**Exercise requirements:**
1. Quote the article on Siri's upgrade, everything from "- Summarizer –" down to "the planner component.".
2. According to the article on Siri's upgrade, what is the job of the planner component?

**Text provided:**
----------------

Apple’s Next Siri Upgrade May Depend on Google’s Gemini AI
“World Knowledge Answers” could bring AI-powered search summaries to iPhones as early as 2026.
Apple is quietly preparing one of the most significant upgrades to Siri in over a decade — an AI-powered search and summarization tool known internally as World Knowledge Answers. But despite Apple’s push toward greater independence in artificial intelligence, the company may still rely on Google’s Gemini AI to power the feature.
According to reporting from Bloomberg’s Mark Gurman, Apple has entered into a formal agreement with Google to test a custom version of Gemini, Google’s flagship generative AI model. This system would run on Apple’s servers and deliver web-sourced answers for Siri queries, putting Apple in direct competition with OpenAI’s ChatGPT and newer AI-driven search engines like Perplexity.
How “World Knowledge Answers” Could Work
Instead of Siri’s usual short replies or web links, the new system would generate summarized responses complete with text, images, videos, and relevant points of interest. For instance, asking Siri about a travel destination could return a compact, visually rich overview similar to what’s now common in AI-powered search apps.
This tool will reportedly form part of Apple’s three-part redesign of Siri:
- Planner – interprets user intent from text or voice.
- Search system – scans either local device data or the web.
- Summarizer – packages results into concise, human-like responses.
While Apple intends to use its own models for device-level searches (emails, messages, photos, etc.), it is still testing both Anthropic’s Claude and Google’s Gemini for the planner component.

----------------

[Saved entries]
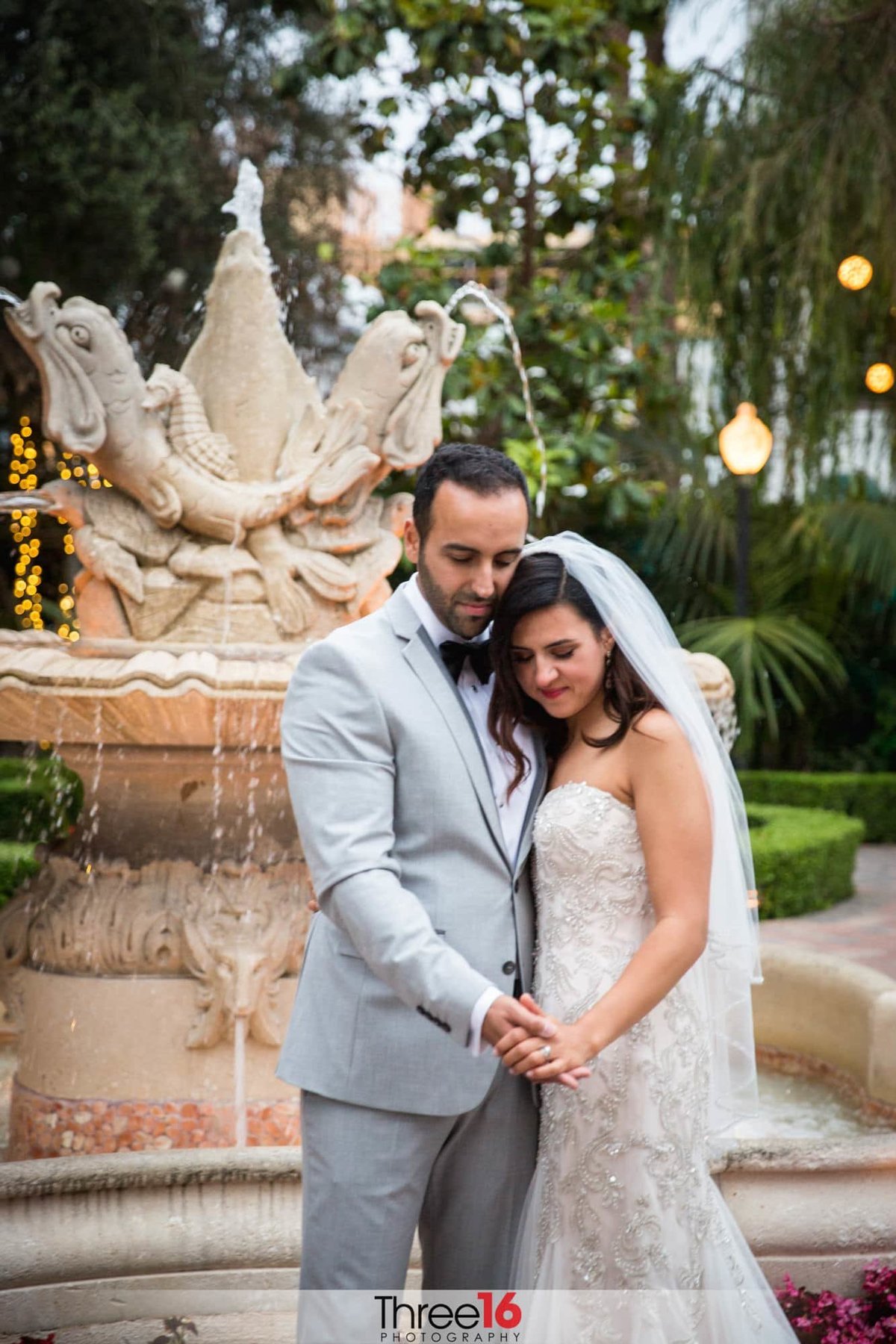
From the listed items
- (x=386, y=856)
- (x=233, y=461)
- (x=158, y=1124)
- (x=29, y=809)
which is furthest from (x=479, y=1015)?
(x=29, y=809)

----------------

**Answers provided:**
1.
- Summarizer – packages results into concise, human-like responses.
While Apple intends to use its own models for device-level searches (emails, messages, photos, etc.), it is still testing both Anthropic’s Claude and Google’s Gemini for the planner component.

2. It interprets user intent from text or voice.